[Hbase-User] Collation order of items

Is there any way to control introduce a different ordering scheme from
the base comparable bytes?  My use case is that I am using UTF-8 data
for my keys, and I would like to have scans use UTF-8 collation.
Could this be done by providing an alternate implementation of
WritableComparable?
Thanks in advance!
--Tom

Reply To : Collation Order Of Items

asked Jun 8 2012 at 16:35

Tom Brown

5 Replies for : Collation Order Of Items

On Fri, Jun 8, 2012 at 9:35 AM, Tom Brown  wrote:
> Is there any way to control introduce a different ordering scheme from
> the base comparable bytes?  My use case is that I am using UTF-8 data
> for my keys, and I would like to have scans use UTF-8 collation.
>
> Could this be done by providing an alternate implementation of
> WritableComparable?
>
> Thanks in advance!
>
Unfortunately no Tom.  The database is all sorted the same way.
Different sorts per table would complicate system interactions (the
catalog tables would have to change sort by table).  It might be
doable but it would take some work.
Can you store your data UTF-16 or UTF-32?  Its a while since I dealt
w/ this stuff but IIRC, their sort order is byte order?  (WARNING!  I
could be way off here).
St.Ack

Reply To : Collation Order Of Items

answered Jun 8 2012 at 17:14

Stack

Storing the bytes as native UTF-16 or UTF-32 will not help.  Even
strings in UTF-8 format can be sorted by their code points when stored
as bytes.  Unfortunately, that's not really useful for collation as
characters like "è" (U+00E8) should appear between "e" (U+0065) and
"f" (U+0066), but the code points to not allow this.
Thanks anyway!
--Tom

Reply To : Collation Order Of Items

answered Jun 8 2012 at 17:34

Tom Brown

Tom, another approach you could take would be to store an ASCII encoded version of the string
as the row key or column qualifier, and then the full UTF-8 string elsewhere (e.g. in the
cell value, or even later in the row key).

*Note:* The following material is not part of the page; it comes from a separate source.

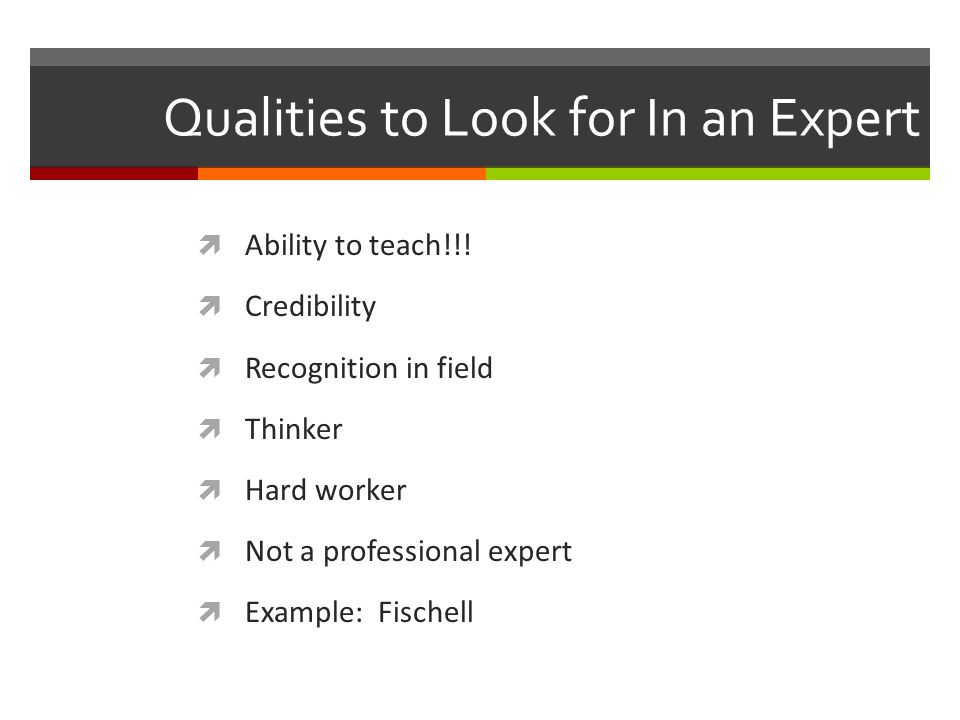 Qualities to Look for In an Expert  Ability to teach!!.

That wouldn't work out the fine sorting (whether
"è" sorts before or after "e") but it would solve the gross sorting ("è" would always come
before "f"). If you need true UTF-8 collation in the results, you could then implement it
as a layer on top of that (in your app, or maybe a co-processor, I'm not sure about the latter).
But at least with this approach, you'd be able to take advantage of rowkey ranges in your
scans, which would probably make up for any time spent doing a secondary sort.
Ian

Reply To : Collation Order Of Items

answered Jun 8 2012 at 17:40

Ian Varley

Yet another approach is to transform your keys into byte comparable values
that preserve your desired sort order, and store that instead. The ICU
library has the ability to do this for various collations of UTF strings:
http://userguide.icu-project.org/collation/architecture#TOC-Sort-Keys
So for this case HBase could store the ICU sortkey rather than the actual
UTF string. You then get correct scans, but just as in Ian's example, you
need to implement a layer that converts requests your client requests to
HBase UTF to sortkey. This will almost certainly give you better HBase
performance since memcmp is generally faster than a custom comparator.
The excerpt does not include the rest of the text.